• Dendritic cells;
  • Phagocytosis;
  • Interleukin-1α;
  • Antigen presentation;
  • Interleukin-12


Dendritic cells synthesize and express major histocompatibility complex (MHC) class II peptide-binding elements constitutively and, therefore, belong to the category of professional antigen-presenting cells. Unlike other cells that show constitutive class II expression, such as B cells and certain T cell clones, dendritic cells possess the unique capacity to activate naive T cells. Using dendritic cells generated in vitro by culture of mouse bone marrow in the presence of low doses of recombinant mouse granulocyte/macrophage colony-stimulating factor, we found that discrete maturation stages of these cells can be distinguished which were correlated with defined functional capabilities. The striking observation was the presence of a progenitor dendritic cell expressing low levels of class II which, unlike its differentiated counterpart in vitro, possessed pronounced phagocytic activity.
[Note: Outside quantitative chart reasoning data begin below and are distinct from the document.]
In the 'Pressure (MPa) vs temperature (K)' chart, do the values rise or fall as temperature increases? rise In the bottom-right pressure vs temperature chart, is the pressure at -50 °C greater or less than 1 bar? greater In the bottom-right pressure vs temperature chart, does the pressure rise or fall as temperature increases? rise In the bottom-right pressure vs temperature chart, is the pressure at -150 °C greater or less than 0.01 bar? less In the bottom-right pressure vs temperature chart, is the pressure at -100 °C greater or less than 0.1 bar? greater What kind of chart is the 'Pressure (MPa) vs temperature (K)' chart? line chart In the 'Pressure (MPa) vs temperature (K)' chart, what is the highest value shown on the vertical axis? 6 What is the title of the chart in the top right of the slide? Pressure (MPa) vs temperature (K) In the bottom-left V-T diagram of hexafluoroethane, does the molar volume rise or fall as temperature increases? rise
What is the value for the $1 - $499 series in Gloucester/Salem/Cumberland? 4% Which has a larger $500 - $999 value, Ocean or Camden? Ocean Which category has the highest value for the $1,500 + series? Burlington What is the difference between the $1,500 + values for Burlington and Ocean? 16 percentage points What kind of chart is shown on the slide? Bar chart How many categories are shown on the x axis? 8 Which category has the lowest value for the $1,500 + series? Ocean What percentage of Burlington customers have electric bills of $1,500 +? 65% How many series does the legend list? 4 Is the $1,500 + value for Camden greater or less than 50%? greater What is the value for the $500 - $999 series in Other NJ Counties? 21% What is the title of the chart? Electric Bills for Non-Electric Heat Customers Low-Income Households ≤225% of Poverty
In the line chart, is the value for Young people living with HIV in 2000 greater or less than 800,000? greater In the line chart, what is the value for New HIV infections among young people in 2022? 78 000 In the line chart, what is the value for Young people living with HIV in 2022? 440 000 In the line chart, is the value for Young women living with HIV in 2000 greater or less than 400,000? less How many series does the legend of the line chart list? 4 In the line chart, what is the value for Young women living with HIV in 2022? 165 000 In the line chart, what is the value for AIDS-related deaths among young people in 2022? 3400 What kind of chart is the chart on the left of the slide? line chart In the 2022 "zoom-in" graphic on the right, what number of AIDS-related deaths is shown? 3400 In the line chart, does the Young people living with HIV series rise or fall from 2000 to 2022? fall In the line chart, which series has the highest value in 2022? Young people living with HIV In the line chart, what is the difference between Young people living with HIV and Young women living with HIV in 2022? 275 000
Adding protein antigen to dendritic cells in a particle-adsorbed form, as compared to a soluble form, we demonstrate that phagocytosis of the particle-adsorbed protein by progenitor dendritic cells involves an activation event. This is evidenced by the de novo synthesis of transcripts of interleukin-1α and interleukin-12 p40/p35 as well as transcripts of MHC class II. Most importantly, an augmented and prolonged antigen-presentation capacity was observed when the antigen was given in particle-adsorbed instead of soluble form. These findings indicate that progenitor dendritic cells are functionally more flexible and potent than fully differentiated dendritic cells and that they play a crucial role in antigen presentation. It is suggested that these findings will open up new possibilities to devise strategies for vaccine development.